Iniciado em 2009, o aterro, atualmente gerido pela empresa Horizon, não deveria estar recebendo mais resíduos, segundo o parlamentar. Segundo informações recebidas, sua vida útil, que era prevista até 2028, foi reduzida em cinco anos, e as operações deveriam ter sido suspensas há três anos.

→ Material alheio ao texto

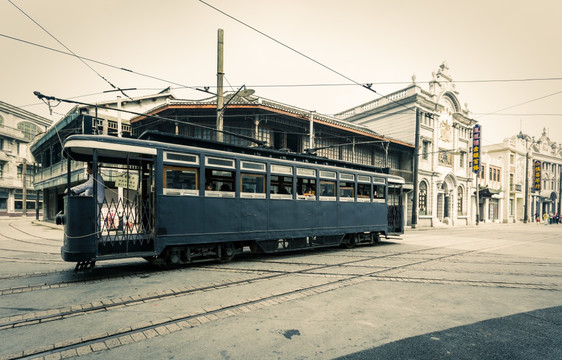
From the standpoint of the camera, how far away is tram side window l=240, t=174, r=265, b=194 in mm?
8133

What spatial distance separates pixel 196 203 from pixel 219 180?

Pierre alertou que a região corre o risco de se transformar em um novo lixão.
Ele ressaltou a importância de um manejo adequado dos resíduos em uma cidade em crescimento, pontuando que a continuidade das operações pode inviabilizar novos empreendimentos que contribuiriam para o desenvolvimento econômico da capital.
Allan Pierre também planeja formalizar solicitações à concessionária responsável pelo aterro, cobrando explicações sobre a gestão do local, incluindo o controle do chorume, inconsistências no volume de resíduos e a falta de segregação adequada.
O presidente da Câmara, Chico Filho, reforçou as preocupações dos moradores de Riacho Doce, que têm manifestado apreensão pela qualidade da água local, que deságua em uma das praias mais bonitas da cidade. Ele afirmou que o Instituto de Pesquisa e Planejamento Urbano de Maceió (IPLAM) está realizando fiscalizações para garantir a proteção ambiental.
Durante a mesma sessão, outros tópicos, como transporte coletivo, mobilidade urbana e educação, foram discutidos pela vereadora Teca Nelma e pelo vereador Charles Hebert.